How to Check for Water in Your Gas Tank
Gasoline weighs approximately six pounds per gallon, whereas water weighs about seven pounds per gallon. Water will visibly separate from gasoline when the two are mixed together.
There are commercial test kits available that allow you to check for water contamination in gasoline. Another less expensive method is to take a fuel sample and place it in a clear container.
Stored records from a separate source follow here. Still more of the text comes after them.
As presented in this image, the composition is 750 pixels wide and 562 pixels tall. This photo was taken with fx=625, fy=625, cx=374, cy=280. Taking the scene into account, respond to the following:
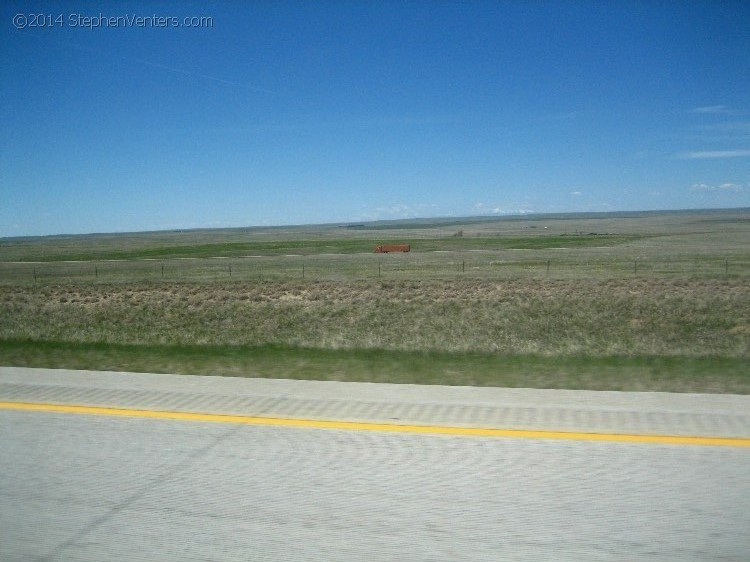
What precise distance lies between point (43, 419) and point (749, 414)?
21.3ft

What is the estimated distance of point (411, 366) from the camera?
893 centimetres

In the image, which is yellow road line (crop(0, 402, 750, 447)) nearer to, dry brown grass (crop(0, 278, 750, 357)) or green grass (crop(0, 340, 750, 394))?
green grass (crop(0, 340, 750, 394))

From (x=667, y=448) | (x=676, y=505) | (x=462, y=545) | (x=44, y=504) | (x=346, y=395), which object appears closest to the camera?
(x=462, y=545)

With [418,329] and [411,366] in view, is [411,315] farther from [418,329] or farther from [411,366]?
[411,366]

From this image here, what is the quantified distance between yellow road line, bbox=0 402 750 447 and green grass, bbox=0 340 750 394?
2.21 meters

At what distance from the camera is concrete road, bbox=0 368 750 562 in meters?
3.55

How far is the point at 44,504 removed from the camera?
13.5ft

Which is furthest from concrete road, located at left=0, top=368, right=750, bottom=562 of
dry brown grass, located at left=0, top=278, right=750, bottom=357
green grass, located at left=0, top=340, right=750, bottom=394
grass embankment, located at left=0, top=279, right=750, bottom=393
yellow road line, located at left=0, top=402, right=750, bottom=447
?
dry brown grass, located at left=0, top=278, right=750, bottom=357

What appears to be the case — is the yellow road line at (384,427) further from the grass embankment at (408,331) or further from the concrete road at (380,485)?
the grass embankment at (408,331)

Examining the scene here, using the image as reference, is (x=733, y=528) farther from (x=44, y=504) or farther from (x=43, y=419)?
(x=43, y=419)

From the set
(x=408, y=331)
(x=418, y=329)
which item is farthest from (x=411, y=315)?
(x=408, y=331)

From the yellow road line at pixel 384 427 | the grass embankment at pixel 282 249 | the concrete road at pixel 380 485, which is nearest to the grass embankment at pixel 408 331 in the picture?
the concrete road at pixel 380 485

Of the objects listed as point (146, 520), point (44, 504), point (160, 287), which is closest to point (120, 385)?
point (44, 504)

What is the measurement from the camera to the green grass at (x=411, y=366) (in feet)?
25.0
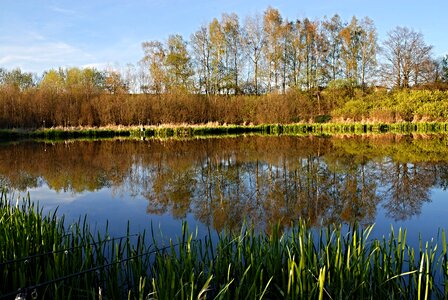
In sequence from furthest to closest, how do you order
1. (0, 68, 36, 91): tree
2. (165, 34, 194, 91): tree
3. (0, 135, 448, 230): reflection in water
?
(0, 68, 36, 91): tree < (165, 34, 194, 91): tree < (0, 135, 448, 230): reflection in water

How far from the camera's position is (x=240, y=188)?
295 inches

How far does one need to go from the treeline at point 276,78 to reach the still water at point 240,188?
16264mm

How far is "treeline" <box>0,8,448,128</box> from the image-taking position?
28.6 m

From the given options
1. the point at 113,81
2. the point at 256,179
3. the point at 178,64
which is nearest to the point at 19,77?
the point at 113,81

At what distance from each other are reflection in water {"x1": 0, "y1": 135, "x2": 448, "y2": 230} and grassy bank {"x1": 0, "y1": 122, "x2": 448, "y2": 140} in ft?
33.6

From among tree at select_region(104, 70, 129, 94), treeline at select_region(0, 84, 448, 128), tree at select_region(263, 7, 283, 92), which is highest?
tree at select_region(263, 7, 283, 92)

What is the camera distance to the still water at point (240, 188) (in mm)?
5301

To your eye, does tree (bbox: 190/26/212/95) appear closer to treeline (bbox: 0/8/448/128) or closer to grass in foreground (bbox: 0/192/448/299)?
treeline (bbox: 0/8/448/128)

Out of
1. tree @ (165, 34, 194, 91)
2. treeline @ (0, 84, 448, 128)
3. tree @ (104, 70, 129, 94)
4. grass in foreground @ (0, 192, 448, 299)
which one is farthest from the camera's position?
tree @ (104, 70, 129, 94)

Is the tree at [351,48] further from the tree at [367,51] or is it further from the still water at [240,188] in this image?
the still water at [240,188]

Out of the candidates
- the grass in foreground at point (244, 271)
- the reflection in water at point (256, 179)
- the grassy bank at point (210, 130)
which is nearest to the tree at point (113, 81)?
the grassy bank at point (210, 130)

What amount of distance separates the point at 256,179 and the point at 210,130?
17004 mm

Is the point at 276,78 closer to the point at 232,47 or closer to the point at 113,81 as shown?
the point at 232,47

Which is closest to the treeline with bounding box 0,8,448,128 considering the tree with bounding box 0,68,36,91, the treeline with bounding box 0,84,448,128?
the treeline with bounding box 0,84,448,128
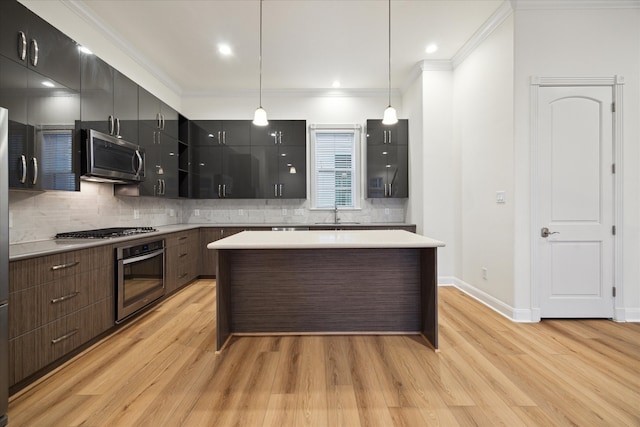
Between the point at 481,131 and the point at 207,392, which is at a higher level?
the point at 481,131

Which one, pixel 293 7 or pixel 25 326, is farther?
pixel 293 7

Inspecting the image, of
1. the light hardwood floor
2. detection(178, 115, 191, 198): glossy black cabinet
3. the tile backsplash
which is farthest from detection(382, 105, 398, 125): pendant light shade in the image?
detection(178, 115, 191, 198): glossy black cabinet

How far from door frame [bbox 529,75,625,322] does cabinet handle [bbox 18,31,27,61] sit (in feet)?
13.9

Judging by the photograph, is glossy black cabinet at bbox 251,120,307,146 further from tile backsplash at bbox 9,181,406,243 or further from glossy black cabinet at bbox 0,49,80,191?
glossy black cabinet at bbox 0,49,80,191

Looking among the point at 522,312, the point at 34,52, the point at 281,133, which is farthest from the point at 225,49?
the point at 522,312

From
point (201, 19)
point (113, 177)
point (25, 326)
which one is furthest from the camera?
point (201, 19)

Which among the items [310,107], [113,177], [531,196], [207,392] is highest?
[310,107]

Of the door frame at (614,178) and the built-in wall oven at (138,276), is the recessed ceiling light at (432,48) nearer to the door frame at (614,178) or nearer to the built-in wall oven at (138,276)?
the door frame at (614,178)

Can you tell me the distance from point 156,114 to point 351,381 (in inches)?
152

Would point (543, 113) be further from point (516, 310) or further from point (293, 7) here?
point (293, 7)

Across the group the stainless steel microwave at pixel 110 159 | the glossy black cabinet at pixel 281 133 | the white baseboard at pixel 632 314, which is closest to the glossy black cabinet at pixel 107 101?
the stainless steel microwave at pixel 110 159

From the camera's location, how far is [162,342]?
260cm

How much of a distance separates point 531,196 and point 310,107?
364 cm

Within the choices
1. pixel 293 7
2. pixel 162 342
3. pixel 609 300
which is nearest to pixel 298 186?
pixel 293 7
If there’s water in the gasoline, you’ll likely see the two liquids separate after sitting for a while, as demonstrated in the video below.
Here is another video that demonstrates a different take on the same basic test method:
How to Protect Yourself From Water-Contaminated Gasoline
There are steps that you can take to protect your car and your wallet against water-contaminated gasoline.
First of all, it’s a good idea to purchase your gasoline from busy fueling stations with a high turnover rate. The gasoline at these facilities is more likely to be fresh and free from water contamination.
You’ll also want to avoid purchasing gasoline when the tanker is refilling the fueling station’s storage tanks. The refilling procedure often stirs up water and other contaminants lingering in the bottom of the underground containers.
Finally, always get a receipt from the fueling station after you purchase gasoline. Doing so will provide you with a path of recourse if you get stuck with water-contaminated fuel.